Developers are generally book smart but always having difficulties to monetize their projects or technical ability (turn it into a business). The most recent example is JWE, the author and maintainer for GNU Octave is looking for job after 25 years of maintaining the software (I think he is doing a great job since he have been doing it for 25 years but having some financial difficulties these few years). I've made a small contribution to him and being a FSF associate member can help too (just make a note in your monthly contribution). Expect some blog posts on GNU Octave in coming future.

#2 Coroutines in Perl? Use Coro module. More on asynchronous programming in Perl in coming posts. Busy week and I can't seem to allocate any time to look into this. So many things to follow up and so little time.

#3 Prioritize! Prioritize! This reminds me of Stephen Covey's four quadrants approach (similar to The Eisenhower Method) of prioritizing to-do list and time management.

#4 theXeffect subreddit. Fundamental approach to build habits and prevent procrastination. Also known as the "Seinfeld Strategy". Following Bombjoke advice, the steps as follow.
  • Buy a pack of index card. Get the one from Daiso with 5mm grid.
  • Start with BolĂ©ro by Maurice Ravel as your background music.
  • Pick a daily habit you want to develop. May I recommend meditation?
  • Write the reasons on why you want to develop the habit on the back of the card.
  • Start now. Do the habit. Once done, mark a big 'X' on the box. If you fail, mark a big 'O'.
  • Continue for 66 days or 2 months. A habit is formed after that period.
The index card by hardcase00 shown below is a good example to illustrate the steps mentioned. Look closely at the card. In order to continue the streak, he have different minimum meditation time ranging from 5 seconds till 15 minutes. Set your goal so low and easy that you don't have any excuses of not doing it. Remember the main purpose is not to focus on how long you can meditate but to develop a habit of daily meditation.



#5 Software developers who started after 35. I have mixed feeling about this. Is good that anyone who are diligent enough can pick up software development skill but Peter Norvig's post on teaching yourself programming in ten years reminded me otherwise. Well, it depends on how you see software development itself. Is it a tool for your to achieve your goal? Or a skill you wish to gain and master? Different people have different motivations.

#6 Is PostgreSQL good enough? (via HN) By far, best written technical post I've read this year. Sad about the font size though. Seriously, who read at such small font size? I've seen quite a few systems which can benefit greatly if they switch to PostgreSQL instead of MySQL. MySQL, being popular and easy to learn doesn't means that it's suitable for all scenarios.There are other requirements where PostgreSQL fits, for example, PostGIS. For a comparison between two to programming languages, MySQL is like dynamic-typed programming language and PostgreSQL is like static-typed programming language. If I'm going to develop any intranet web application which involves critical financial information, my first choice is definitely PostgreSQL.
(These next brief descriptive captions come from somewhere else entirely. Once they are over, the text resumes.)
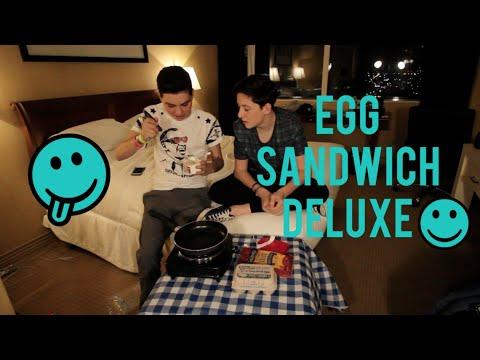 EGG SANDWICH DELUXE W/ SAM POTTORFF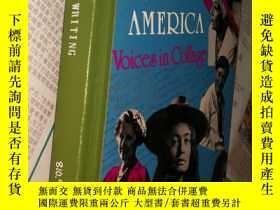 二手書博民逛書店Women罕見Writing in America: Voice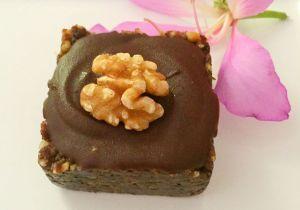 Aprenda a preparar a receita de Tortinha vegana de chocolate, banana e nozes para matar a vontade de doce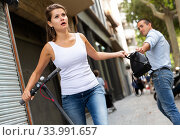 Adult man is stole the handbag from stranger young female. Стоковое фото, фотограф Яков Филимонов / Фотобанк Лори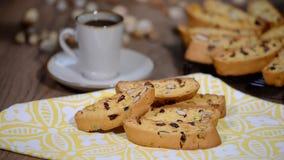 Πρόσφατα ψημένο biscotti αμυγδάλων και των βακκίνιων και φλυτζάνι του espresso φιλμ μικρού μήκους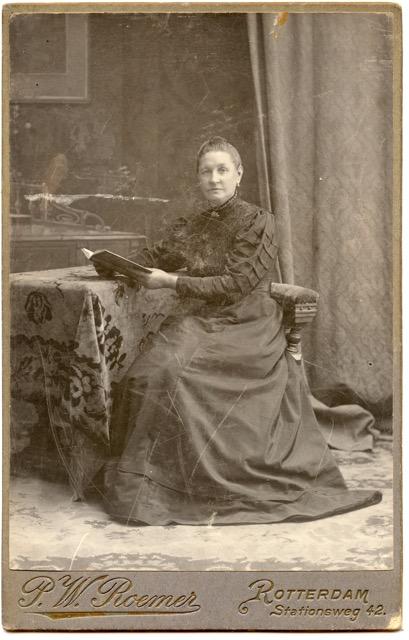 Mevrouw Schravesande - Wachter, de moeder van Johannes Schravesande (1878). Uit album van Puck Drognat Doeve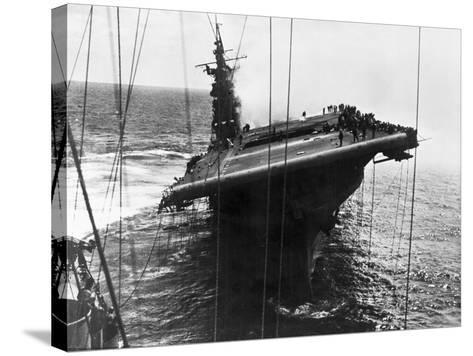 Damaged U.S. Aircraft Carrier Franklin--Stretched Canvas Print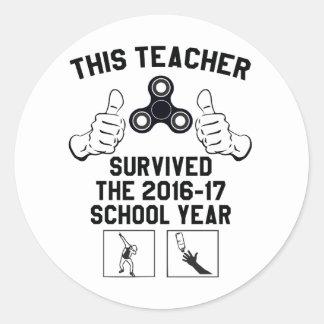 Este professor sobreviveu ao ano escolar adesivo redondo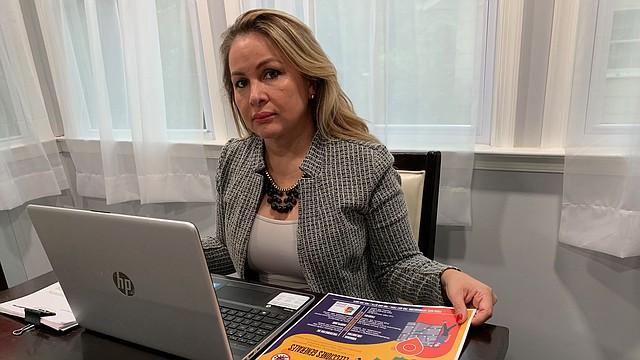 OFICIAL. Claudia Ulloa, representante en Washington, del Tribunal Supremo Electoral de Bolivia, muestra un volante con la información sobre las elecciones del 18. | FOTO: CORT. TSE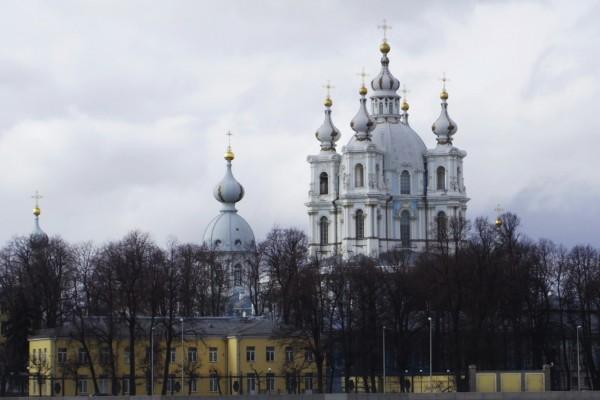 ロマノフ王朝の帝政ロシアの栄華をたどってサンクトペテルブルグへ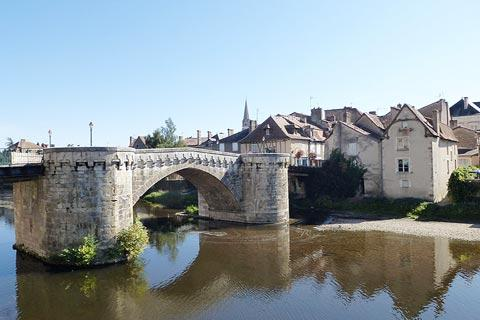 Bridge over Vienne river in Montmorillon
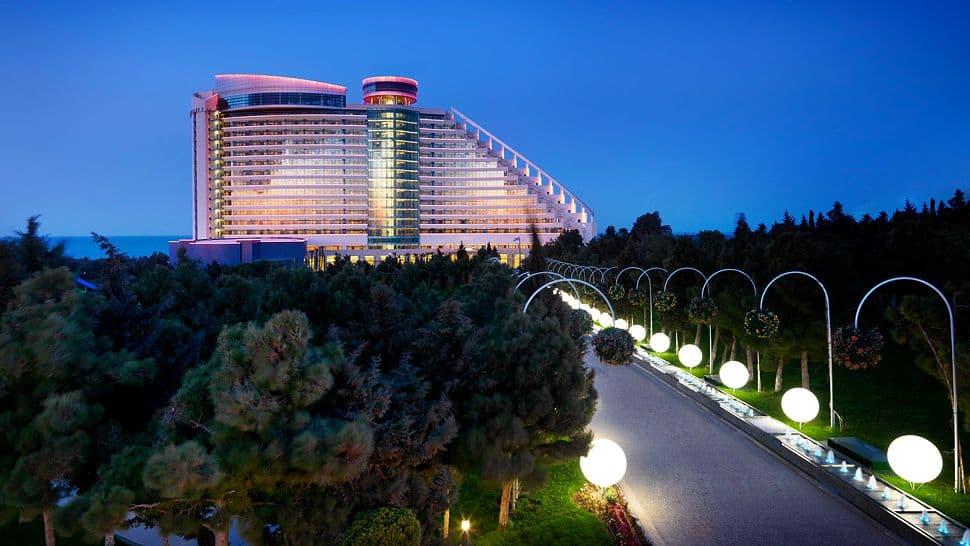 El espectacular hotel Jumeirah Bilgah Beach en Bakú tiene todo para un perfecto escape de sol, playa y mucho lujo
#7 Goals are for Losers. Passion is Overrated. Provocative opinion but make sense. You need to implement a system or habit to achieve what you want in life. Not passions or goals. Example from the slide is losing 10kg is a goal but eating the right way is a system. To increase the success of what you want in life, use a system approach to acquire more skills which can increase your odd. Summary of this appraoch. Item #4 is also another good example of systematic approach increasing the success rate of what you want to achieve in life.